* **Given request A**:
In the passage on the wire-forming machine, write out everything from "The accomplishment of" down to "the present invention.", substituting "shaping dies" for "forming dies" wherever it occurs.

* **Excerpt**:
The accomplishment of the seemingly simple objective as described in the preceding paragraph, involves a special configuration of the forming dies and of the plastic base itself, to assure proper alignment of the various elements and to
accommodate the necessary assembly operations. Such reconfiguration and redesign forms a significant aspect of the present invention.
Pursuant to the invention, the wire-forming machine is provided with a special set of forming dies which are arranged, upon the infeeding of a predetermined length of wire, to grip and shape the outer end portion of the hook. The dies utilized
for this purpose remain tightly closed, and serve to firmly grip and position the wire for the remainder of the operations. Immediately following gripping of the wire and shaping of its outer end, a movable cutting die is actuated to sever the wire to
its desired length. The cutting die is especially shaped and configured to engage the trailing end of the wire after cutting and, in a continuous motion, to guide and bend the end of the wire to form the hook-mounting portion thereof. To this end, the
movable cutting die is grooved along one face so that, during its continued motion for bending of the wire, it closely confines and guides the wire and assures a high degree of positional accuracy in the finished wire form.
In accordance with another aspect of the invention, the wire-forming machine is provided with a special, retractable bend-forming element, which is projectable into a position in contact or near contact with the wire, on the opposite side thereof
from the movable cutting die. As the movable cutting die completes the severing of the wire and commences the bending thereof, the retractable bend-forming member serves as a fulcrum about which wire is bent. Immediately thereafter, the retractable
bend-forming member is withdrawn, as is the movable cutting die, to enable a plastic base member to be assembled with the just-formed hook-mounting section.
In accordance with another significant aspect of the invention, the plastic base member itself is redesigned to accommodate automatic feeding and handling, so that it may be precisely aligned with and assembled to the formed wire section. To
this end, the plastic base member is molded in a single piece and is shaped and configured to provide, in effect, a flat, panel-like portion of generally rectangular configuration. A body portion projects forwardly from the panel-like portion and is
provided with an open socket for the snug reception of the hook-mounting portion of the wire. A pair of spaced, L-shaped mounting lugs project rearwardly from the back face of the panel-like portion. Importantly, both the body portion, projecting from
the front face of the panel portion, and the L-shaped lugs, projecting from the rear face, are confined within the center area of the panel portion, to provide for a marginal flange around the entire periphery of the base portion. This marginal flange
enables automated orientation of the base members and thus their automatic feeding into a predetermined assembly position. In the assembly position, the base members are guided and confined by the marginal edge flanges, so that precise alignment of the
base members is assured during the assembly operations.

* **Recorded information**:
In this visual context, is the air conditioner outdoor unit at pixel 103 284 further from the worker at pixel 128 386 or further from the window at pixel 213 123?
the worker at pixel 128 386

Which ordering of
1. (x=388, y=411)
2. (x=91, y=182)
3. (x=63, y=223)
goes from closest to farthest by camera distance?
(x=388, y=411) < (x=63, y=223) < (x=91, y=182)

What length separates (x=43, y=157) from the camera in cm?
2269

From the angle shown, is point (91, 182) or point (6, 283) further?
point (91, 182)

* **Given request B**:
Pick out every line of the records that contains the string "point", matching case exactly.

* **Reply A**:
The accomplishment of the seemingly simple objective as described in the preceding paragraph, involves a special configuration of the shaping dies and of the plastic base itself, to assure proper alignment of the various elements and to
accommodate the necessary assembly operations. Such reconfiguration and redesign forms a significant aspect of the present invention.

* **Reply B**:
From the angle shown, is point (91, 182) or point (6, 283) further?
point (91, 182)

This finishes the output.